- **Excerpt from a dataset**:
## START
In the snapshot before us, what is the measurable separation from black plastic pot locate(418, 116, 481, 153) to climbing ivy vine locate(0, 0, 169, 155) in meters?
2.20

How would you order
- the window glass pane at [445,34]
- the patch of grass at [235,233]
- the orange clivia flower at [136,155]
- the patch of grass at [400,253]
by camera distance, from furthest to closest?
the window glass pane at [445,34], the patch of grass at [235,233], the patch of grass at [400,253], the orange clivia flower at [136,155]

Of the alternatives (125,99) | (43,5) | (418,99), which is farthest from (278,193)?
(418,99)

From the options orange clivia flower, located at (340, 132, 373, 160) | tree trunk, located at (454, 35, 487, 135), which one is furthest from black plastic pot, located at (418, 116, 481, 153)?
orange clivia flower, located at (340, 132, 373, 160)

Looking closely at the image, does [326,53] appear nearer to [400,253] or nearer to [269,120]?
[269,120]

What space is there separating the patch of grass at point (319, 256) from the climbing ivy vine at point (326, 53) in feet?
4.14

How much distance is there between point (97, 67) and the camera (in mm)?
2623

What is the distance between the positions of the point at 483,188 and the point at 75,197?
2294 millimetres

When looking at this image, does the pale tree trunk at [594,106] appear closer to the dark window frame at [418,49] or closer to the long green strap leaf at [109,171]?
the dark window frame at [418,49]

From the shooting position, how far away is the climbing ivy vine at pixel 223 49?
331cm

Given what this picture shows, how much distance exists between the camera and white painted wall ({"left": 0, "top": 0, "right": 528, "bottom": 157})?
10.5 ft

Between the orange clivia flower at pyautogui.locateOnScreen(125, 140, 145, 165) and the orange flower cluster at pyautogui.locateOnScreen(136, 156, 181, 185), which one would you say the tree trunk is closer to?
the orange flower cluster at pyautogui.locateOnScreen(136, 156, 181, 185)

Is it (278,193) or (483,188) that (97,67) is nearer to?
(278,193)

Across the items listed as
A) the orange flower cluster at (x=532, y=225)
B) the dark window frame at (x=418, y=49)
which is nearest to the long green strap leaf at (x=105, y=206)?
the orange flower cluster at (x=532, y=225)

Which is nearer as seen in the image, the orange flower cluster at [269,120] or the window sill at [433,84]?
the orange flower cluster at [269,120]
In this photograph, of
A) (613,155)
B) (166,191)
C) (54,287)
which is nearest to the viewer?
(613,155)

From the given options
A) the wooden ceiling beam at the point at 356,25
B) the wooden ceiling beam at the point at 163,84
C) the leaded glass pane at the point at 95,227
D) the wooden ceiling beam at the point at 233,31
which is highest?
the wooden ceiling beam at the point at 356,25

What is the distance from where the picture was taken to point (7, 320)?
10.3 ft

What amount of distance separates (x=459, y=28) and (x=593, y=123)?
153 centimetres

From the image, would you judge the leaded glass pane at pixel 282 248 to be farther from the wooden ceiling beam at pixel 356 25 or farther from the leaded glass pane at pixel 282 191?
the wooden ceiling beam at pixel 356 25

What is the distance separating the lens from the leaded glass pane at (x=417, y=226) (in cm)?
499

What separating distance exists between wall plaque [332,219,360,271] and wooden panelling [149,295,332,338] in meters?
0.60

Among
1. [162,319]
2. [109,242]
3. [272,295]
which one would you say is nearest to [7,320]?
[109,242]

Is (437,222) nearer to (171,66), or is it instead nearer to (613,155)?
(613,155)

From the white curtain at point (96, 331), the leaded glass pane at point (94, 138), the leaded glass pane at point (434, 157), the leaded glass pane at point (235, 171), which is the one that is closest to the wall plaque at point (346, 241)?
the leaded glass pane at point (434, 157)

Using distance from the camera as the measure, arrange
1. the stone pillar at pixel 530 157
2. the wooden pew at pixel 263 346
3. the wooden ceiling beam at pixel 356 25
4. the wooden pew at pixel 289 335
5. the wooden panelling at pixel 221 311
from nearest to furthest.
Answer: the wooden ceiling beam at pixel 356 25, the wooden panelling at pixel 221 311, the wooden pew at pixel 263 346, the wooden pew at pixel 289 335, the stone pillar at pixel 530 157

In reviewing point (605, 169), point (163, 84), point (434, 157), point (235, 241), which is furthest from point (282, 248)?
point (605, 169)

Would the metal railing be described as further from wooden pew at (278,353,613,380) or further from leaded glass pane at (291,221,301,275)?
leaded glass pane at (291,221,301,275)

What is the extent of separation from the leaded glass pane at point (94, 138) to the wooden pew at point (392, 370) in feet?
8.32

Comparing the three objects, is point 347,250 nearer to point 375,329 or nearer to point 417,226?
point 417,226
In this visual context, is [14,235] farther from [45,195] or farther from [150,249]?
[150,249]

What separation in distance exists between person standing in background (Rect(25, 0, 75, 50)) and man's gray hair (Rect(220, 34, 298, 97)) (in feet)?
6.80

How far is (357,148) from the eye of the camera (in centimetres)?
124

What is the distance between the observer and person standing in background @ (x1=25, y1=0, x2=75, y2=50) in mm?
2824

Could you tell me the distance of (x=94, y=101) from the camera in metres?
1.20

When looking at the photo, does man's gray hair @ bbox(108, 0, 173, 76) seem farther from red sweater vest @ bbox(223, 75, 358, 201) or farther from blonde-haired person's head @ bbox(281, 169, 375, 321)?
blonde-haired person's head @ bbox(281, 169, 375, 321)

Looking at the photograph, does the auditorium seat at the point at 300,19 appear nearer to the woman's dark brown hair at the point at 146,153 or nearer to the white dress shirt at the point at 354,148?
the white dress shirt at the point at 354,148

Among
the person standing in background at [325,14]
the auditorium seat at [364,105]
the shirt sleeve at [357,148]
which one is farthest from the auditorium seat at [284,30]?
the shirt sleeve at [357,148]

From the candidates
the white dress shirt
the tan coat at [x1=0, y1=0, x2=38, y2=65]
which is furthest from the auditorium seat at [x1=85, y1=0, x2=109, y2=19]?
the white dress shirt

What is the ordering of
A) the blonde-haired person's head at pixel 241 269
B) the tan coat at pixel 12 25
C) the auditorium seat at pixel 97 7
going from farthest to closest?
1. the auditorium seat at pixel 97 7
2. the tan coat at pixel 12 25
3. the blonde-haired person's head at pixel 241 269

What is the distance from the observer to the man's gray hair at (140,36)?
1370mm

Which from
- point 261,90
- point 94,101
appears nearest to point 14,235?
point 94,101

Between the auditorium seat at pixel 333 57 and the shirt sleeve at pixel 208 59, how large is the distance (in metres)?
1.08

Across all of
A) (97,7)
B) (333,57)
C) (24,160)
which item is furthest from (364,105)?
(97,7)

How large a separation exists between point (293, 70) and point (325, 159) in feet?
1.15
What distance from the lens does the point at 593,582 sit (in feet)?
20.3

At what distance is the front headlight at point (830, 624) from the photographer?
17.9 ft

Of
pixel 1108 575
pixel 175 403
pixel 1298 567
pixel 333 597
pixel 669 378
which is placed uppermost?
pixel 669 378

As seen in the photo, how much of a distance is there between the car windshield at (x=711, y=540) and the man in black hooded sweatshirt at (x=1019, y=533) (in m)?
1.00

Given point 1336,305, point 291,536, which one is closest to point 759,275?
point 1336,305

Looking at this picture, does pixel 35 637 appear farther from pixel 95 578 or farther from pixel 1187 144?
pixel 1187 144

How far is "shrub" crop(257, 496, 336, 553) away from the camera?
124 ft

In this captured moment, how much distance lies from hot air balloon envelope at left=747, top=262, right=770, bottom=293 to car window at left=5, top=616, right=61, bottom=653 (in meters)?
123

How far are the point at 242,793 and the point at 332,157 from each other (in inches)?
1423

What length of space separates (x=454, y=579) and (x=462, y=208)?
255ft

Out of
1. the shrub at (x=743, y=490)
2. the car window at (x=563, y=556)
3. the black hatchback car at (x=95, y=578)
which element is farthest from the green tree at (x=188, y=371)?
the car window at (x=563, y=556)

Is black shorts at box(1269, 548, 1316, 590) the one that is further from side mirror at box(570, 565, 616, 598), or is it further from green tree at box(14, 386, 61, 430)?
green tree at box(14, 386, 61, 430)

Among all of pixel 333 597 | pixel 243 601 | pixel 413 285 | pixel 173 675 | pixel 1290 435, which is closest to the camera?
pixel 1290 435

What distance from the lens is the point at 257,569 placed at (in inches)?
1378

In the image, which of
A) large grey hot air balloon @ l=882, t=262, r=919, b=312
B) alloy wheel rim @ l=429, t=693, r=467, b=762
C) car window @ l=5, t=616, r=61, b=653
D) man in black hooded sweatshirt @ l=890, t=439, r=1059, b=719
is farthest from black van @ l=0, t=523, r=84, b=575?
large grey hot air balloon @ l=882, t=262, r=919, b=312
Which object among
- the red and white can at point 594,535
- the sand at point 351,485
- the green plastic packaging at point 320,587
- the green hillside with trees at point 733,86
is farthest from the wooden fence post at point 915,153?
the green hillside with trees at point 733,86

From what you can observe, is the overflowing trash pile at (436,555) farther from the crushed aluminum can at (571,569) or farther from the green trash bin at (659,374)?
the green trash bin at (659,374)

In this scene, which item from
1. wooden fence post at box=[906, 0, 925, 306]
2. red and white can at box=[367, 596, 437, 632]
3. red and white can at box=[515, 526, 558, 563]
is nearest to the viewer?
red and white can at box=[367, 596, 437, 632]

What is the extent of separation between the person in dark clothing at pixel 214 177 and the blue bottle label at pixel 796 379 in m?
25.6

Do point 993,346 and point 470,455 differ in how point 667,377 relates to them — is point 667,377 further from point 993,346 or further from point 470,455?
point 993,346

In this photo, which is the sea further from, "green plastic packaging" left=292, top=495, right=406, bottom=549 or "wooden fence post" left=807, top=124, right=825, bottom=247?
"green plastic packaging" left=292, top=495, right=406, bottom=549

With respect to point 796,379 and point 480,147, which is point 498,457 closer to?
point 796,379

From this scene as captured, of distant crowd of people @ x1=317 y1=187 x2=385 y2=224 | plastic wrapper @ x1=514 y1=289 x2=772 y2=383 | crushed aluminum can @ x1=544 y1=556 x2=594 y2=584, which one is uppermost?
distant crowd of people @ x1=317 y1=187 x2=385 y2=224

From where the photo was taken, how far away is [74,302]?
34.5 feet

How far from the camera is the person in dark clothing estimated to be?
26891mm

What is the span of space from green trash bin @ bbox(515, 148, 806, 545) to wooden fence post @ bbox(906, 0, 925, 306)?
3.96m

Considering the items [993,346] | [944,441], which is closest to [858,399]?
## END
- **Task prompt**:
Repeat exactly the lines from the line containing "In this photo, which" through the end of the listing above; both boundary lines are part of the output.

- **Written solution**:
In this photo, which is the sea further from, "green plastic packaging" left=292, top=495, right=406, bottom=549 or "wooden fence post" left=807, top=124, right=825, bottom=247?
"green plastic packaging" left=292, top=495, right=406, bottom=549

With respect to point 796,379 and point 480,147, which is point 498,457 closer to?
point 796,379

From this scene as captured, of distant crowd of people @ x1=317 y1=187 x2=385 y2=224 | plastic wrapper @ x1=514 y1=289 x2=772 y2=383 | crushed aluminum can @ x1=544 y1=556 x2=594 y2=584, which one is uppermost?
distant crowd of people @ x1=317 y1=187 x2=385 y2=224

From where the photo was taken, how far away is [74,302]?
34.5 feet

How far from the camera is the person in dark clothing estimated to be?
26891mm

What is the span of space from green trash bin @ bbox(515, 148, 806, 545) to wooden fence post @ bbox(906, 0, 925, 306)?
3.96m

Considering the items [993,346] | [944,441], which is closest to [858,399]?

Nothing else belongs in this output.